> [Exercise aim]
Although the data below contains pictures, please reproduce only its words, exactly.

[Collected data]
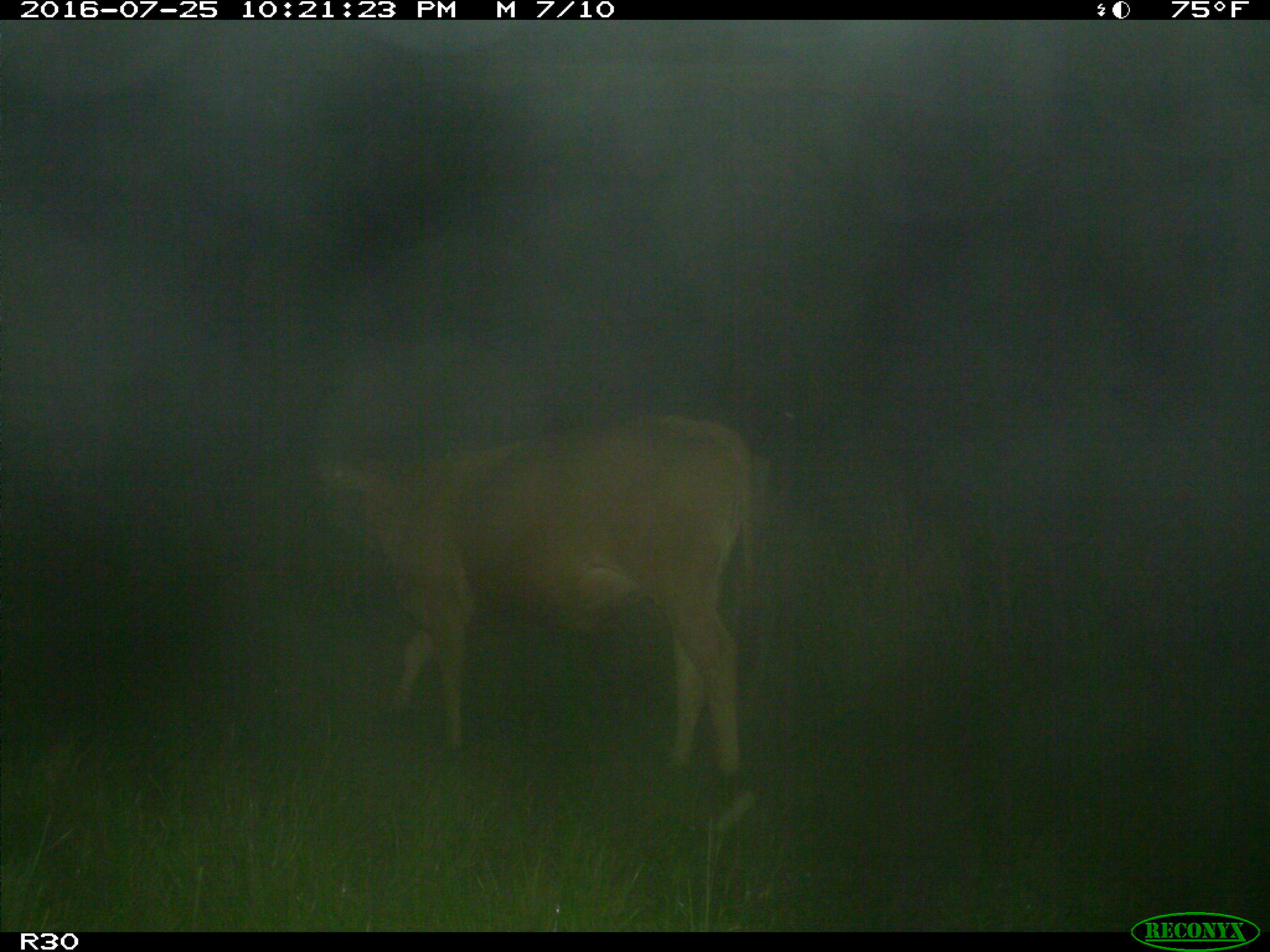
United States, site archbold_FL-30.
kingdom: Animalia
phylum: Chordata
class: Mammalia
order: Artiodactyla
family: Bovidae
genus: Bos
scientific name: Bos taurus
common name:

> [Written solution]
United States, site archbold_FL-30.
kingdom: Animalia
phylum: Chordata
class: Mammalia
order: Artiodactyla
family: Bovidae
genus: Bos
scientific name: Bos taurus
common name:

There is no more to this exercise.